More than a year after Category 4 Hurricane Ian slammed Sanibel with a 13-foot storm surge, the beach, the sea shells, the birds and wildlife — all the natural stuff — is back. But the things that people built, they have a ways to go.

At the end of November, my husband and I spent a few days on Sanibel, a place we loved and have visited at least 20 times over four decades.

As Florida prepared for another tourist season, I wondered: With Sanibel Island damage still being repaired, should people return this winter? There’s no easy yes or no, but I’ll try to give you some insight to help you decide.

sanibel island damage sanibel heron at blind pass Sanibel Island now: After Hurricane Ian, should you go back this winter?
Beauty still abounds, but this view from Captiva looking across Blind Pass at Sanibel has a few telltale signs of Sanibel Island damage. Those trees across the pass lack many branches and foliage and before Ian, a few cottages would’ve been nestled under the trees. (Photo: Bonnie Gross/ November 2023)

Conditions vary widely in Sanibel Island damage, recovery

Your experience starts as you drive over the causeway, once a scenic parkway with broad water views where you passed grass, trees, picnic tables and people on boats enjoying sparkling San Carlos Bay.

Today, it’s a huge and ugly construction site as the causeway is rebuilt, with trucks and workers and frequent lane closures.

When we reached the island, we saw a range of conditions. Some homes and buildings look like Hurricane Ian was yesterday. Some look like it never happened. And most are somewhere in between.

Walking the big, wide, hard-packed white sand beaches, however, was as beautiful as ever, with mounds of shells and flocks of birds. From the beach, you’d almost forget about the hurricane. The condos and buildings lining the beach are on the other side of the dunes, but if you look closely, you see most appear damaged and few are occupied.

sanibel island damage sanibel island damage Sanibel Island now: After Hurricane Ian, should you go back this winter?
Sanibel Island damage: This is typical along the beach. The buildings, however, are a distance from the water so you don’t see the damage clearly. This was shot with a telephoto lens. (Photo: David Blasco/November 2023.)

──────

▶ _Parts of the exercise_
1. Render this sentence from the Sanibel passage in Spanish: "Today, it’s a huge and ugly construction site as the causeway is rebuilt, with trucks and workers and frequent lane closures."
2. Reproduce the Sanibel passage from "Walking the big, wide, hard-packed" up to and including "David Blasco/November 2023.)".
Work only from the Sanibel passage above.

▶ _Exercise data_
──────

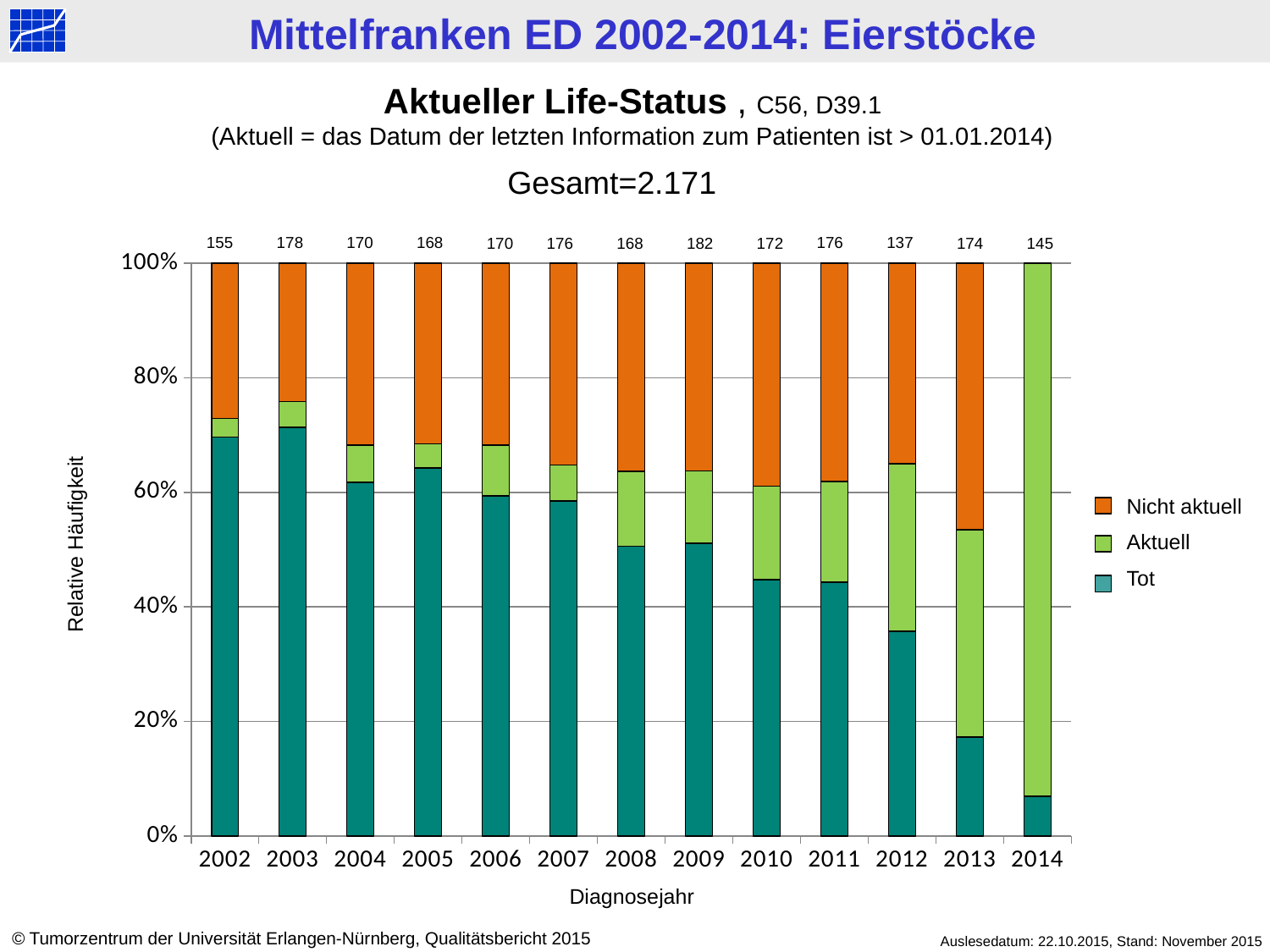
How many diagnosis years are shown on the x axis? 13 How many series does the legend list? 3 Which diagnosis year has the lowest number printed above its bar? 2012 What number is printed above the bar for 2002? 155 Is the share of 'Tot' in 2014 greater or less than 20%? less Does the share of 'Tot' rise or fall from 2002 to 2014? fall What number is printed above the bar for 2012? 137 Which diagnosis year has the highest number printed above its bar? 2009 Is the share of 'Tot' in 2002 greater or less than 60%? greater What is the difference between the numbers printed above the bars for 2009 and 2012? 45 Which year has a larger share of 'Tot': 2002 or 2010? 2002 What number is printed above the bar for 2009? 182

──────

▶ _Results in order_
1. Hoy es una enorme y fea zona de obras mientras se reconstruye la calzada elevada, con camiones y trabajadores y frecuentes cierres de carriles.

2.
Walking the big, wide, hard-packed white sand beaches, however, was as beautiful as ever, with mounds of shells and flocks of birds. From the beach, you’d almost forget about the hurricane. The condos and buildings lining the beach are on the other side of the dunes, but if you look closely, you see most appear damaged and few are occupied.

sanibel island damage sanibel island damage Sanibel Island now: After Hurricane Ian, should you go back this winter?
Sanibel Island damage: This is typical along the beach. The buildings, however, are a distance from the water so you don’t see the damage clearly. This was shot with a telephoto lens. (Photo: David Blasco/November 2023.)